Facile immaginare come la sconfitta sul campo per lui sia ancora più difficile da accettare. «Ci hanno fregato ancora!» è l’urlo sconcertato del radiocronista olandese Herman Kuiphof quando l’arbitro Taylor fischia la fine sul 2-1 in rimonta per la Germania Ovest. Dove quell’ “ancora” viene largamente interpretato come rimando non a un precedente calcistico, bensì all’occupazione del 1940, quando gli olandesi erano andati a dormire tranquilli, convinti che la Germania non li avrebbe invasi perché così aveva promesso. La guerra, appunto. Van Hanegem non riesce nemmeno a guardarli. Lascia il campo e non ci torna nemmeno per ritirare la medaglia del secondo posto, che lo prendano gli altri il premio per quest’altra beffa. Non vuole vicino nessuno, neanche il suo migliore amico e compagno di squadra nel Feyenoord Wim Jansen. Si arriva così all’uomo da solo in una stanza d’albergo, quello di Monaco che ospita l’Olanda campione del mondo, anzi no, perché dopo il rigore di Neeskens si è continuato a giocare. «Non mi interessa se abbiamo giocato bene, loro hanno ucciso la mia famiglia, li odio». Forse mai come questa sera, da solo in una stanza mentre da qualche parte i suoi compagni fraternizzano con i tedeschi (il banchetto ufficiale in realtà si trasforma in un clamoroso flop, ma questa è un’altra storia ancora). Potesse prenderlo a calci, probabilmente il suo risentimento disegnerebbe curve più belle dei suoi passaggi, sfonderebbe qualche rete.

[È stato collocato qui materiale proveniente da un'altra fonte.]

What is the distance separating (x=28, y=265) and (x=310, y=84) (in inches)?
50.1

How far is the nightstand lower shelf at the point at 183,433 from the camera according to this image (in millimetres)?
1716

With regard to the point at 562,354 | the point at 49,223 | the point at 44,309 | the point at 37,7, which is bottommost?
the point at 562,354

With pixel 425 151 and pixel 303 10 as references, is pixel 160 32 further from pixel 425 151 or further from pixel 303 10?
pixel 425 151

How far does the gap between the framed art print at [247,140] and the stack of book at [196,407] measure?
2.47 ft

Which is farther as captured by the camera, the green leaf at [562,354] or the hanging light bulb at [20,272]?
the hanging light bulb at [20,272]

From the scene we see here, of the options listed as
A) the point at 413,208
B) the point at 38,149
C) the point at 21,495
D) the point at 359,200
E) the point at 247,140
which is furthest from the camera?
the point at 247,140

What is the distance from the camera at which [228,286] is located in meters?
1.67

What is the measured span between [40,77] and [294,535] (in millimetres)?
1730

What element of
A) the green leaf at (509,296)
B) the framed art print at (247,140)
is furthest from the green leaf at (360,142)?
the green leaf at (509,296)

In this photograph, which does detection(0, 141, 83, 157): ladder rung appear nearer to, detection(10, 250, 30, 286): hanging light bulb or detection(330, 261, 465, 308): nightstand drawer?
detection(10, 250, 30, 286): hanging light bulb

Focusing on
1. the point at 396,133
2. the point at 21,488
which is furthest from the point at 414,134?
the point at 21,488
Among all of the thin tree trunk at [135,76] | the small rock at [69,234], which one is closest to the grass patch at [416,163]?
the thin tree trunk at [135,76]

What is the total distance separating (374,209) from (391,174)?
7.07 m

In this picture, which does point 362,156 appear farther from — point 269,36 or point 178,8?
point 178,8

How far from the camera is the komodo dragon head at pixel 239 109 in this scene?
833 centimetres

Wim lo storto sarà pure stato lento e superato già nel 1973, ma nel 1975 l’Olympique Marsiglia è disposto a coprirlo di soldi pur di fargli vestire la sua maglia. Lui non sa che fare, allora se ne va a fare un picnic sull’isola di Zeeland con la moglie Truus, l’inseparabile Wim Jansen e sua moglie. Siccome non riesce ancora a decidersi, mette la questione ai voti: due sono per restare, due rimanere. Niente. Allora si volta verso il suo cane: «Dimmelo tu, che devo fare. Se vuoi che parta, abbaia o fammelo capire». Wim e il cane si fissano immobili per diversi secondi. L’animale non si muove. «Ok, restiamo», conclude lui. Ancora oggi per il Feyenoord e per Rotterdam Van Hanegem è una specie di bussola. Al De Kuip sono cambiati allenatori, stili di gioco e pure il grado di civiltà del tifo, ma quello che per Wim non è mai cambiato è l’ammirazione per i giocatori che come lui sanno riunire spirito guerriero e gusto per le giocate curvilinee, i cross, i cambi di campo – sarà per questo che il suo più recente pupillo calcistico è un terzino come Rick Karsdorp. Il gusto tutto olandese per certe giocate minimaliste, anche quello è rimasto. Oltre all’odio per i tedeschi, ovviamente.